> TEXT SHOWN
--- START ---
A signal is a small integer (1 through 64, give or take) that one process sends to another to say "something happened" or "do this." The kernel delivers signals asynchronously: the target process is interrupted — possibly mid-instruction — and either runs a handler function, gets killed, gets stopped, or ignores it entirely, depending on how the signal is configured.

Signals are the Linux analogue of interrupts. They are:

  • Fast. A single kernel operation; no shared memory or sockets needed.
  • Limited. Only a number. Some signals can carry a small siginfo_t payload, but you cannot pass a string.
  • Asynchronous. The target process does not know when the signal will arrive, only that it might.
  • Easy to get wrong. Handlers run in a constrained environment (only async-signal-safe functions); handlers can interrupt each other; signals can be lost if sent faster than they can be handled.
KEY CONCEPT

A signal is not a message. It is an event. The payload is the fact that it happened, not what it contains. Knowing which signals you should listen for and what the default action is for each — that is 80% of getting signals right in production.


The Signals You Actually Use

There are 64 signal slots, but in practice you care about maybe a dozen.

SignalNumberDefault actionWhat it means
SIGHUP1Terminate"Controlling terminal closed" — also used by daemons as "reload config"
SIGINT2TerminateCtrl-C from a terminal
SIGQUIT3Terminate + core dumpCtrl-\ from a terminal — like SIGINT but dumps core
SIGKILL9TerminateCannot be caught, blocked, or ignored — the nuclear option
SIGBUS7Terminate + coreBus error (misaligned memory, mmapped file truncated)
SIGSEGV11Terminate + coreSegmentation fault — bad memory access
SIGPIPE13TerminateWrote to a pipe/socket with no readers
SIGALRM14Terminatealarm() timer expired
SIGTERM15TerminatePolite "please exit" — the one you catch for graceful shutdown
SIGCHLD17IgnoreA child process exited (reap it!)
SIGCONT18ContinueResume a stopped process
SIGSTOP19StopCannot be caught — hard-stops the process
SIGTSTP20StopCtrl-Z from a terminal — like SIGSTOP but catchable
SIGUSR110TerminateUser-defined — apps do whatever they want with it
SIGUSR212TerminateUser-defined — same idea
# The complete list on your system
kill -l
#  1) SIGHUP   2) SIGINT   3) SIGQUIT  4) SIGILL    5) SIGTRAP
#  6) SIGABRT  7) SIGBUS   8) SIGFPE   9) SIGKILL   10) SIGUSR1
# 11) SIGSEGV 12) SIGUSR2 13) SIGPIPE 14) SIGALRM  15) SIGTERM
# ...

# See what handlers a running process has installed
cat /proc/$PID/status | grep -E '^Sig'
# SigQ:   2/31389
# SigPnd: 0000000000000000
# SigBlk: 0000000000000000
# SigIgn: 0000000000001000
# SigCgt: 0000000180014a07     <- bitmask of caught signals

# Decode the bitmask (requires parsing but tools exist)
awk '/^SigCgt/{print $2}' /proc/$PID/status | xargs -I{} bash -c 'python3 -c "n=int(\"{}\",16); [print(i+1) for i in range(64) if n>>i & 1]"'
WARNING

SIGKILL (9) and SIGSTOP (19) are special: no program can catch, block, or ignore them. The kernel enforces this. They are the two signals that always work. When you absolutely need to kill a misbehaving process, kill -9 is the answer. But it gives the process zero chance to clean up — no flushing buffers, no closing connections, no unlocking files. Reach for SIGKILL only after SIGTERM has failed.
--- END ---
> EXERCISE REQUIREMENTS
a - From the table in the signals explainer, list every signal whose default action includes a core dump.
b - In the entries, take the lines from the one containing "From the view shown, examining" through the one containing "4285 millimetres", inclusive, and write them out again with "camera" replaced by "lens" and nothing else changed. Give only those lines.
The signals explainer and the entries come from unrelated sources.

> TASK DATA
--- START ---
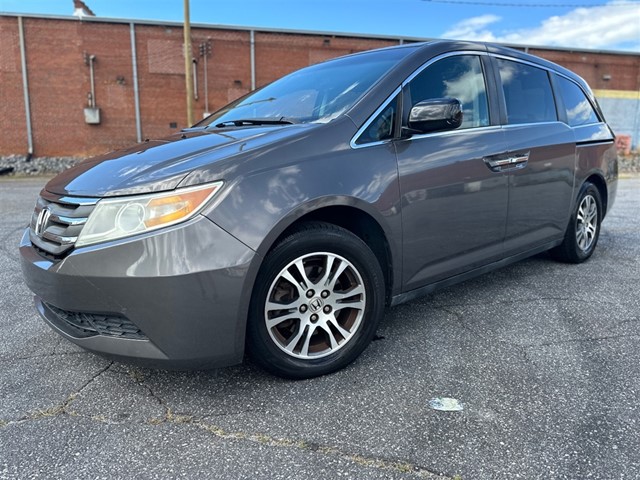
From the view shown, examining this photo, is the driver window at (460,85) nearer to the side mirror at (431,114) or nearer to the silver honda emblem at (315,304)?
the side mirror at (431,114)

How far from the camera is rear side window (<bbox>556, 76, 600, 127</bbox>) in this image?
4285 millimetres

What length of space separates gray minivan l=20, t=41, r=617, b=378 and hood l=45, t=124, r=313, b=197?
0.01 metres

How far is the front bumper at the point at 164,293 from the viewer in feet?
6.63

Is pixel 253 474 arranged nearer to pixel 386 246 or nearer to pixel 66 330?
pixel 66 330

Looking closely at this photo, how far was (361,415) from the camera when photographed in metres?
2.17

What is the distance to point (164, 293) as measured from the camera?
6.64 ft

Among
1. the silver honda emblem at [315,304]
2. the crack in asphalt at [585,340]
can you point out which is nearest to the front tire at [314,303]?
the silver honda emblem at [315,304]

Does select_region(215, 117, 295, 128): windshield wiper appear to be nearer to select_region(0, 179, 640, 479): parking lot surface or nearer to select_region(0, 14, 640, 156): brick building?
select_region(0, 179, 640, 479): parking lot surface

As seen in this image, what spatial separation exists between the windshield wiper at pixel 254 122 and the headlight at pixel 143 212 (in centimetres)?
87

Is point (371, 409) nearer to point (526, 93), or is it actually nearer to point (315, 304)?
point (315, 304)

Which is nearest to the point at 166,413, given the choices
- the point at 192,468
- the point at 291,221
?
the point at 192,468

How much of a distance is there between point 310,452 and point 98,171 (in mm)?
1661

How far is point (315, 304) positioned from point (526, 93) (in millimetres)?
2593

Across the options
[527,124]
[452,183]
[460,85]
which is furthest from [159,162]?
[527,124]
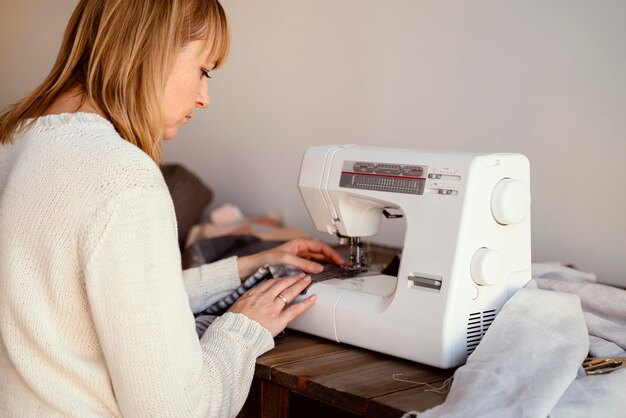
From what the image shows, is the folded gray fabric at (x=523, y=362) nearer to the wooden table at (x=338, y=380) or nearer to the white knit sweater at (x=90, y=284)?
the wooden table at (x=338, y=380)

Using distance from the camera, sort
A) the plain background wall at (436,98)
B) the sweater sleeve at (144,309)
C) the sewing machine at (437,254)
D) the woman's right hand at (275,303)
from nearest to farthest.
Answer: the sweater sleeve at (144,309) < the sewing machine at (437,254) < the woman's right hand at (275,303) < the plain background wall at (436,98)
--- END ---
--- START ---
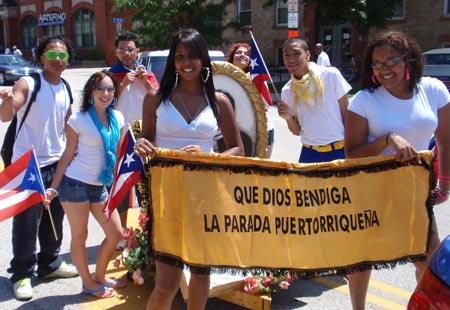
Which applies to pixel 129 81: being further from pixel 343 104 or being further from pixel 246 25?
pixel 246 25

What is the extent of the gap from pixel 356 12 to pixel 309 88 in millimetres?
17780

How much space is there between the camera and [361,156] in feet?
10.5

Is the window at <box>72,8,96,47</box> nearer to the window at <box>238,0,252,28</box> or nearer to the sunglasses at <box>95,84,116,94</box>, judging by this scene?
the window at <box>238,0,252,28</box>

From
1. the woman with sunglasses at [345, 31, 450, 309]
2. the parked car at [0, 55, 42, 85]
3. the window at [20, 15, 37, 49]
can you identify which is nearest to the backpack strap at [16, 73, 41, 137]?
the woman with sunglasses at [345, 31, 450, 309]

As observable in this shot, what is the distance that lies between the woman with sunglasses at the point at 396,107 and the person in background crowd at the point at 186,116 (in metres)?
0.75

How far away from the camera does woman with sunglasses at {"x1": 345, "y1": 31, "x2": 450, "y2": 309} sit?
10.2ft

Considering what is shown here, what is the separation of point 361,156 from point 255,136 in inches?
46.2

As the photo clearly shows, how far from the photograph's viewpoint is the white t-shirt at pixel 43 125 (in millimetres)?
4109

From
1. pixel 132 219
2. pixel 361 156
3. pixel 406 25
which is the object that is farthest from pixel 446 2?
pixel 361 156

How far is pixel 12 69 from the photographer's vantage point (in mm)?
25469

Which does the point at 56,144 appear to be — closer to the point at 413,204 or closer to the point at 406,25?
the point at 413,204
--- END ---
> SOLUTION LIST
a - SIGQUIT, SIGBUS, SIGSEGV

b -
From the view shown, examining this photo, is the driver window at (460,85) nearer to the side mirror at (431,114) or nearer to the silver honda emblem at (315,304)?
the side mirror at (431,114)

How far from the lens is rear side window (<bbox>556, 76, 600, 127</bbox>) in this image?
4285 millimetres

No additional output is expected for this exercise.